- [待完成]
(1) 请把pandas教程摘录中以“3️⃣ 读取数据的基本操作”开头的那一段改写成简短的要点列表，保留其中的主要操作。
(2) 请续写pandas教程摘录，从最后一行代码之后接着往下写。

- [阅读摘录]
2️⃣ 数据加载到DataFrame变量

import pandas as pd

# test_1.csv
data1 = pd.read_csv('test_1.csv')

# test_2.xlsx
data2 = pd.read_excel('test_2.xlsx')

3️⃣ 读取数据的基本操作

import pandas as pd

data = pd.read_csv('test.csv')
# 读取文件前五行
print(data.head())
# 读取表结构的基本信息
print(data.info())
# 查看文件行数
print(data.shape[0])

Part02:数据清洗

1️⃣ 缺失值

# 检查缺失值
missing_sum = df.isnull().sum()
missing_percent = (df.isnull().sum() / len(df)) * 100
missing_info = pd.DataFrame({
    '缺失数量': missing_sum,
    '缺失比例%': missing_percent
})
print(missing_info[missing_info['缺失数量'] > 0])


# 可视化缺失值
import matplotlib.pyplot as plt
import seaborn as sns
plt.figure(figsize=(10, 6))
sns.heatmap(df.isnull(), cbar=False, cmap='viridis')
plt.title('缺失值热图')
plt.show()

# 缺失值处理策略
def handle_missing_values(df):
    """
    处理缺失值的多种策略
    """
    df_clean = df.copy()
    
    # 1. 删除缺失值过多的列
    threshold = 0.7  # 缺失比例超过70%的列删除
    cols_to_drop = missing_percent[missing_percent > threshold].index
    df_clean.drop(columns=cols_to_drop, inplace=True)

- [数据行]
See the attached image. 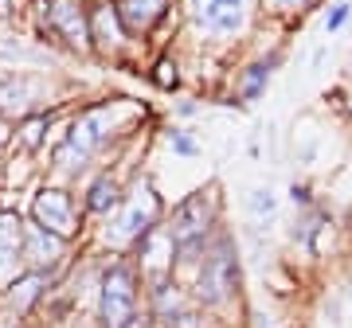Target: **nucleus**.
<instances>
[{
	"instance_id": "nucleus-1",
	"label": "nucleus",
	"mask_w": 352,
	"mask_h": 328,
	"mask_svg": "<svg viewBox=\"0 0 352 328\" xmlns=\"http://www.w3.org/2000/svg\"><path fill=\"white\" fill-rule=\"evenodd\" d=\"M164 114L149 102L133 98V94H118V90H102V94H82V98L67 110L63 133L47 145V152L39 156L43 176L71 184L94 172L98 164L113 161L126 149L129 141H138L141 133H161Z\"/></svg>"
},
{
	"instance_id": "nucleus-2",
	"label": "nucleus",
	"mask_w": 352,
	"mask_h": 328,
	"mask_svg": "<svg viewBox=\"0 0 352 328\" xmlns=\"http://www.w3.org/2000/svg\"><path fill=\"white\" fill-rule=\"evenodd\" d=\"M263 27L258 0H180V36L173 47H188L231 67Z\"/></svg>"
},
{
	"instance_id": "nucleus-3",
	"label": "nucleus",
	"mask_w": 352,
	"mask_h": 328,
	"mask_svg": "<svg viewBox=\"0 0 352 328\" xmlns=\"http://www.w3.org/2000/svg\"><path fill=\"white\" fill-rule=\"evenodd\" d=\"M192 301L212 325L239 328L247 313V262L235 227H219L204 246L200 262L184 278Z\"/></svg>"
},
{
	"instance_id": "nucleus-4",
	"label": "nucleus",
	"mask_w": 352,
	"mask_h": 328,
	"mask_svg": "<svg viewBox=\"0 0 352 328\" xmlns=\"http://www.w3.org/2000/svg\"><path fill=\"white\" fill-rule=\"evenodd\" d=\"M164 211H168V200H164L161 184L153 176V168L141 164L138 172H129L113 215L102 219L98 227H90V246L102 254H129L149 231L164 223Z\"/></svg>"
},
{
	"instance_id": "nucleus-5",
	"label": "nucleus",
	"mask_w": 352,
	"mask_h": 328,
	"mask_svg": "<svg viewBox=\"0 0 352 328\" xmlns=\"http://www.w3.org/2000/svg\"><path fill=\"white\" fill-rule=\"evenodd\" d=\"M227 227V196L219 188V180H208L200 188L184 191L168 203L164 211V231L176 242V278L184 281L192 274V266L200 262L204 246L212 242V235Z\"/></svg>"
},
{
	"instance_id": "nucleus-6",
	"label": "nucleus",
	"mask_w": 352,
	"mask_h": 328,
	"mask_svg": "<svg viewBox=\"0 0 352 328\" xmlns=\"http://www.w3.org/2000/svg\"><path fill=\"white\" fill-rule=\"evenodd\" d=\"M24 32L47 43L67 63H94L90 51V0H47L24 16Z\"/></svg>"
},
{
	"instance_id": "nucleus-7",
	"label": "nucleus",
	"mask_w": 352,
	"mask_h": 328,
	"mask_svg": "<svg viewBox=\"0 0 352 328\" xmlns=\"http://www.w3.org/2000/svg\"><path fill=\"white\" fill-rule=\"evenodd\" d=\"M82 94L87 86L67 71H0V117L4 121H16L55 102H75Z\"/></svg>"
},
{
	"instance_id": "nucleus-8",
	"label": "nucleus",
	"mask_w": 352,
	"mask_h": 328,
	"mask_svg": "<svg viewBox=\"0 0 352 328\" xmlns=\"http://www.w3.org/2000/svg\"><path fill=\"white\" fill-rule=\"evenodd\" d=\"M141 274L129 254H106L98 274V290H94V305H90V325L94 328H126L133 316L141 313Z\"/></svg>"
},
{
	"instance_id": "nucleus-9",
	"label": "nucleus",
	"mask_w": 352,
	"mask_h": 328,
	"mask_svg": "<svg viewBox=\"0 0 352 328\" xmlns=\"http://www.w3.org/2000/svg\"><path fill=\"white\" fill-rule=\"evenodd\" d=\"M24 215L36 223V227L59 235V239L75 242V246H87L90 242V223L82 207H78V191L71 184H59V180H39L36 188L24 196Z\"/></svg>"
},
{
	"instance_id": "nucleus-10",
	"label": "nucleus",
	"mask_w": 352,
	"mask_h": 328,
	"mask_svg": "<svg viewBox=\"0 0 352 328\" xmlns=\"http://www.w3.org/2000/svg\"><path fill=\"white\" fill-rule=\"evenodd\" d=\"M337 239H340V223L333 203L321 196L314 207H302V211L289 215V227H286V242L294 250L305 254V262H325L337 254Z\"/></svg>"
},
{
	"instance_id": "nucleus-11",
	"label": "nucleus",
	"mask_w": 352,
	"mask_h": 328,
	"mask_svg": "<svg viewBox=\"0 0 352 328\" xmlns=\"http://www.w3.org/2000/svg\"><path fill=\"white\" fill-rule=\"evenodd\" d=\"M141 309L153 320V328H204L208 316L196 309L188 285L180 278H161L145 285V297H141Z\"/></svg>"
},
{
	"instance_id": "nucleus-12",
	"label": "nucleus",
	"mask_w": 352,
	"mask_h": 328,
	"mask_svg": "<svg viewBox=\"0 0 352 328\" xmlns=\"http://www.w3.org/2000/svg\"><path fill=\"white\" fill-rule=\"evenodd\" d=\"M126 180H129V172L122 168V164H118V161H106V164H98L94 172H87V176L75 184L78 207H82V215H87L90 227H98L102 219H110V215H113V207L122 203Z\"/></svg>"
},
{
	"instance_id": "nucleus-13",
	"label": "nucleus",
	"mask_w": 352,
	"mask_h": 328,
	"mask_svg": "<svg viewBox=\"0 0 352 328\" xmlns=\"http://www.w3.org/2000/svg\"><path fill=\"white\" fill-rule=\"evenodd\" d=\"M82 246L75 242L59 239V235H51V231L36 227L32 219L24 215V266L32 274H43L47 281H59L71 270V262L78 258Z\"/></svg>"
},
{
	"instance_id": "nucleus-14",
	"label": "nucleus",
	"mask_w": 352,
	"mask_h": 328,
	"mask_svg": "<svg viewBox=\"0 0 352 328\" xmlns=\"http://www.w3.org/2000/svg\"><path fill=\"white\" fill-rule=\"evenodd\" d=\"M0 71H67V59L55 55L47 43L28 36L24 27L0 32Z\"/></svg>"
},
{
	"instance_id": "nucleus-15",
	"label": "nucleus",
	"mask_w": 352,
	"mask_h": 328,
	"mask_svg": "<svg viewBox=\"0 0 352 328\" xmlns=\"http://www.w3.org/2000/svg\"><path fill=\"white\" fill-rule=\"evenodd\" d=\"M129 258H133V266H138L141 285L161 281V278H176V274H173V270H176V242L168 239L164 223L157 231H149V235L129 250Z\"/></svg>"
},
{
	"instance_id": "nucleus-16",
	"label": "nucleus",
	"mask_w": 352,
	"mask_h": 328,
	"mask_svg": "<svg viewBox=\"0 0 352 328\" xmlns=\"http://www.w3.org/2000/svg\"><path fill=\"white\" fill-rule=\"evenodd\" d=\"M51 285H55V281H47L43 274L24 270L16 281H8V285L0 290V313L16 316V320H36L43 301H47Z\"/></svg>"
},
{
	"instance_id": "nucleus-17",
	"label": "nucleus",
	"mask_w": 352,
	"mask_h": 328,
	"mask_svg": "<svg viewBox=\"0 0 352 328\" xmlns=\"http://www.w3.org/2000/svg\"><path fill=\"white\" fill-rule=\"evenodd\" d=\"M24 207H0V290L24 274Z\"/></svg>"
},
{
	"instance_id": "nucleus-18",
	"label": "nucleus",
	"mask_w": 352,
	"mask_h": 328,
	"mask_svg": "<svg viewBox=\"0 0 352 328\" xmlns=\"http://www.w3.org/2000/svg\"><path fill=\"white\" fill-rule=\"evenodd\" d=\"M184 71H188L184 55H180L176 47H161V51H153L149 59H145V67H141L138 78H145L157 94L173 98V94L184 90Z\"/></svg>"
},
{
	"instance_id": "nucleus-19",
	"label": "nucleus",
	"mask_w": 352,
	"mask_h": 328,
	"mask_svg": "<svg viewBox=\"0 0 352 328\" xmlns=\"http://www.w3.org/2000/svg\"><path fill=\"white\" fill-rule=\"evenodd\" d=\"M39 180H43V164H39V156H28V152H20V149L4 152V176H0V191H12L16 200H24V196L36 188Z\"/></svg>"
},
{
	"instance_id": "nucleus-20",
	"label": "nucleus",
	"mask_w": 352,
	"mask_h": 328,
	"mask_svg": "<svg viewBox=\"0 0 352 328\" xmlns=\"http://www.w3.org/2000/svg\"><path fill=\"white\" fill-rule=\"evenodd\" d=\"M329 0H258V12L266 24H274L278 32H294L302 27L317 8H325Z\"/></svg>"
},
{
	"instance_id": "nucleus-21",
	"label": "nucleus",
	"mask_w": 352,
	"mask_h": 328,
	"mask_svg": "<svg viewBox=\"0 0 352 328\" xmlns=\"http://www.w3.org/2000/svg\"><path fill=\"white\" fill-rule=\"evenodd\" d=\"M278 211H282V196H278L270 184H258L243 196V215H247V227L254 231H270L278 223Z\"/></svg>"
},
{
	"instance_id": "nucleus-22",
	"label": "nucleus",
	"mask_w": 352,
	"mask_h": 328,
	"mask_svg": "<svg viewBox=\"0 0 352 328\" xmlns=\"http://www.w3.org/2000/svg\"><path fill=\"white\" fill-rule=\"evenodd\" d=\"M157 137H161V145L173 152L176 161H196V156L204 152L200 137H196V129L184 126V121H164Z\"/></svg>"
},
{
	"instance_id": "nucleus-23",
	"label": "nucleus",
	"mask_w": 352,
	"mask_h": 328,
	"mask_svg": "<svg viewBox=\"0 0 352 328\" xmlns=\"http://www.w3.org/2000/svg\"><path fill=\"white\" fill-rule=\"evenodd\" d=\"M321 149H325V133L314 129V121L294 126V141H289L294 164H302V168H317V164H321Z\"/></svg>"
},
{
	"instance_id": "nucleus-24",
	"label": "nucleus",
	"mask_w": 352,
	"mask_h": 328,
	"mask_svg": "<svg viewBox=\"0 0 352 328\" xmlns=\"http://www.w3.org/2000/svg\"><path fill=\"white\" fill-rule=\"evenodd\" d=\"M204 110H208V98H204V94H184V90H180V94H173L168 110H164V117H168V121H184V126H188L192 117H200Z\"/></svg>"
},
{
	"instance_id": "nucleus-25",
	"label": "nucleus",
	"mask_w": 352,
	"mask_h": 328,
	"mask_svg": "<svg viewBox=\"0 0 352 328\" xmlns=\"http://www.w3.org/2000/svg\"><path fill=\"white\" fill-rule=\"evenodd\" d=\"M325 102H329V110H333V114H340L352 126V63L344 67V75H340L337 86L325 90Z\"/></svg>"
},
{
	"instance_id": "nucleus-26",
	"label": "nucleus",
	"mask_w": 352,
	"mask_h": 328,
	"mask_svg": "<svg viewBox=\"0 0 352 328\" xmlns=\"http://www.w3.org/2000/svg\"><path fill=\"white\" fill-rule=\"evenodd\" d=\"M352 24V0H329L321 12V32L325 36H340Z\"/></svg>"
},
{
	"instance_id": "nucleus-27",
	"label": "nucleus",
	"mask_w": 352,
	"mask_h": 328,
	"mask_svg": "<svg viewBox=\"0 0 352 328\" xmlns=\"http://www.w3.org/2000/svg\"><path fill=\"white\" fill-rule=\"evenodd\" d=\"M317 200H321V191L314 188V180L294 176V180L286 184V203H289V211H302V207H314Z\"/></svg>"
},
{
	"instance_id": "nucleus-28",
	"label": "nucleus",
	"mask_w": 352,
	"mask_h": 328,
	"mask_svg": "<svg viewBox=\"0 0 352 328\" xmlns=\"http://www.w3.org/2000/svg\"><path fill=\"white\" fill-rule=\"evenodd\" d=\"M243 328H282V320H278V313H270V309H263V305H247Z\"/></svg>"
},
{
	"instance_id": "nucleus-29",
	"label": "nucleus",
	"mask_w": 352,
	"mask_h": 328,
	"mask_svg": "<svg viewBox=\"0 0 352 328\" xmlns=\"http://www.w3.org/2000/svg\"><path fill=\"white\" fill-rule=\"evenodd\" d=\"M28 0H0V27H24Z\"/></svg>"
},
{
	"instance_id": "nucleus-30",
	"label": "nucleus",
	"mask_w": 352,
	"mask_h": 328,
	"mask_svg": "<svg viewBox=\"0 0 352 328\" xmlns=\"http://www.w3.org/2000/svg\"><path fill=\"white\" fill-rule=\"evenodd\" d=\"M337 301H340V325L352 328V266L344 270V278L337 285Z\"/></svg>"
},
{
	"instance_id": "nucleus-31",
	"label": "nucleus",
	"mask_w": 352,
	"mask_h": 328,
	"mask_svg": "<svg viewBox=\"0 0 352 328\" xmlns=\"http://www.w3.org/2000/svg\"><path fill=\"white\" fill-rule=\"evenodd\" d=\"M8 145H12V121L0 117V149H8Z\"/></svg>"
},
{
	"instance_id": "nucleus-32",
	"label": "nucleus",
	"mask_w": 352,
	"mask_h": 328,
	"mask_svg": "<svg viewBox=\"0 0 352 328\" xmlns=\"http://www.w3.org/2000/svg\"><path fill=\"white\" fill-rule=\"evenodd\" d=\"M247 156H251V161H258V156H263V141H258V137L247 141Z\"/></svg>"
},
{
	"instance_id": "nucleus-33",
	"label": "nucleus",
	"mask_w": 352,
	"mask_h": 328,
	"mask_svg": "<svg viewBox=\"0 0 352 328\" xmlns=\"http://www.w3.org/2000/svg\"><path fill=\"white\" fill-rule=\"evenodd\" d=\"M126 328H153V320H149V316H145V309H141V313L133 316V320H129Z\"/></svg>"
},
{
	"instance_id": "nucleus-34",
	"label": "nucleus",
	"mask_w": 352,
	"mask_h": 328,
	"mask_svg": "<svg viewBox=\"0 0 352 328\" xmlns=\"http://www.w3.org/2000/svg\"><path fill=\"white\" fill-rule=\"evenodd\" d=\"M67 328H94V325H90V316H75V320H71Z\"/></svg>"
},
{
	"instance_id": "nucleus-35",
	"label": "nucleus",
	"mask_w": 352,
	"mask_h": 328,
	"mask_svg": "<svg viewBox=\"0 0 352 328\" xmlns=\"http://www.w3.org/2000/svg\"><path fill=\"white\" fill-rule=\"evenodd\" d=\"M4 152H8V149H0V176H4Z\"/></svg>"
},
{
	"instance_id": "nucleus-36",
	"label": "nucleus",
	"mask_w": 352,
	"mask_h": 328,
	"mask_svg": "<svg viewBox=\"0 0 352 328\" xmlns=\"http://www.w3.org/2000/svg\"><path fill=\"white\" fill-rule=\"evenodd\" d=\"M215 328H227V325H215Z\"/></svg>"
}]
</instances>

- [逐项结果]
(1)
- 导入pandas，用 pd.read_csv('test.csv') 把文件读入变量 data
- data.head()：查看文件前五行
- data.info()：查看表结构的基本信息
- data.shape[0]：查看文件行数

(2)
    
    # 2. 数值型列填充
    numeric_cols = df_clean.select_dtypes(include=['number']).columns
    for col in numeric_cols:
        if df_clean[col].isnull().any():
            # 根据数据分布选择填充方法
            if df_clean[col].skew() > 1:  # 偏态分布用中位数
                df_clean[col].fillna(df_clean[col].median(), inplace=True)
            else:  # 对称分布用均值
                df_clean[col].fillna(df_clean[col].mean(), inplace=True)
    
    # 3. 分类列填充
    categorical_cols = df_clean.select_dtypes(include=['object', 'category']).columns
    for col in categorical_cols:
        if df_clean[col].isnull().any():
            df_clean[col].fillna(df_clean[col].mode()[0], inplace=True)
    
    # 4. 时间序列填充
    datetime_cols = df_clean.select_dtypes(include=['datetime']).columns
    for col in datetime_cols:
        if df_clean[col].isnull().any():
            df_clean[col].fillna(method='ffill', inplace=True)
    
    # 5. 删除剩余的行缺失
    df_clean.dropna(inplace=True)
    
    return df_clean

df_clean = handle_missing_values(df)

2️⃣ 重复值

# 检查重复值
duplicate_rows = df.duplicated().sum()
print(f"完全重复的行数: {duplicate_rows}")

# 基于关键列的重复检查
key_columns = ['user_id', 'timestamp']
duplicate_key = df.duplicated(subset=key_columns).sum()
print(f"基于关键列 {key_columns} 的重复: {duplicate_key}")

# 删除重复值
df_dedup = df.drop_duplicates(
    subset=key_columns,  # 基于哪些列检查重复
    keep='first',        # 保留第一个出现的数据
    inplace=False
)

# 高级重复处理:考虑时间窗口
def remove_temporal_duplicates(df, id_col, time_col, window='1H'):
    """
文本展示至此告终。